Event sponsors point out that "crudo" means raw fish, so the inspectors should have been aware before the event began what was being served.
But Royal De Legge, the department's environmental health director, said the food handler should have had a certified document insuring the food did not have parasite problems. That was the only item on Meditrina's menu, so the restaurant had to serve just salad greens the rest of the night.
Mary Malouf of Salt Lake City Magazine noted the raw salmon was consumed by patrons for two hours before the inspector showed up, and nobody got sick. The next night, they got a note from a fish store signifying the product was safe.
"These types of events are held all over the country," she said. "But the bureaucracy here in Utah still has a hard time [understanding them]."
She mentioned all the cumbersome rules, including regulations from the Department of Alcohol Beverage Control that required the wine at the locations be served in miniscule plastic cups some patrons jokingly called "sacrament cups."

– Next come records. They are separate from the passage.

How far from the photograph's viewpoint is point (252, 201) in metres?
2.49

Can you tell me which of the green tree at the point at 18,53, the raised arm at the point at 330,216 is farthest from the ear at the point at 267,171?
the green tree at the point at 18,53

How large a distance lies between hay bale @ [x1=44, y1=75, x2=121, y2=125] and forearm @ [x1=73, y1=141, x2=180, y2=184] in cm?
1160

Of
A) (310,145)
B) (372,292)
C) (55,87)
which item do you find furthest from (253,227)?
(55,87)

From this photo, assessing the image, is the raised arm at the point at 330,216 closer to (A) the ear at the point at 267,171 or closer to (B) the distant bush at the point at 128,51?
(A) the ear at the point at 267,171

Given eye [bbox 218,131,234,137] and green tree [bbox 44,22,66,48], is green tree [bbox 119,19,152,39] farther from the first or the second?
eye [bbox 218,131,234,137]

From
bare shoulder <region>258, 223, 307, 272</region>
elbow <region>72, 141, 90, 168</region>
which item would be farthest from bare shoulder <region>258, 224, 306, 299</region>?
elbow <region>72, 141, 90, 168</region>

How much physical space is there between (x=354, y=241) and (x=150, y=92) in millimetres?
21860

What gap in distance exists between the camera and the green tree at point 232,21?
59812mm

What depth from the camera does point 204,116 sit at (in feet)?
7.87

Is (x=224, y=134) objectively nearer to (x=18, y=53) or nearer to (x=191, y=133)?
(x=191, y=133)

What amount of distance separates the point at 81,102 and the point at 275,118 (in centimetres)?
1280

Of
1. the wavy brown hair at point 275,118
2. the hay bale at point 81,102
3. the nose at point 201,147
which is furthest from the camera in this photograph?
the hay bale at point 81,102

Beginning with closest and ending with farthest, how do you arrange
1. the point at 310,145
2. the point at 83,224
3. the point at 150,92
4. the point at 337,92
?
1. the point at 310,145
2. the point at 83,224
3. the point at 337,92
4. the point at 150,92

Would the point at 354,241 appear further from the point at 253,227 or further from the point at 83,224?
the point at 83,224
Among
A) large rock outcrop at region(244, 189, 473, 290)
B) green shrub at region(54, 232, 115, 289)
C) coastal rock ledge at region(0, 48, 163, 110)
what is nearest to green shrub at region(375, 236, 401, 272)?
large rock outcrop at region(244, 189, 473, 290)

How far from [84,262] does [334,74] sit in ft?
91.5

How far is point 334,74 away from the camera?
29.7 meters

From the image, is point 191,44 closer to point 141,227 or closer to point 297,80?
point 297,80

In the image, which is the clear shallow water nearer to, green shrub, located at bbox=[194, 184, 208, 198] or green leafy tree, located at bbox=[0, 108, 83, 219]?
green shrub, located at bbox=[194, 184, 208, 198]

Got the message? • Republican convention delegates recently received an email inviting them to a special showing Thursday of the film "I Want Your Money" at the Megaplex theater complex in Riverton. The animated movie is a conservative take on what caused the financial crisis. The event is co-sponsored by Rep. Karl Wimmer, R-Herriman, and Buy Back America Radio.
Patrons are asked to donate a minimum of $15 to raise funds for Buy Back America Radio.
So the sponsors are asking for your money to watch the movie "I Want Your Money."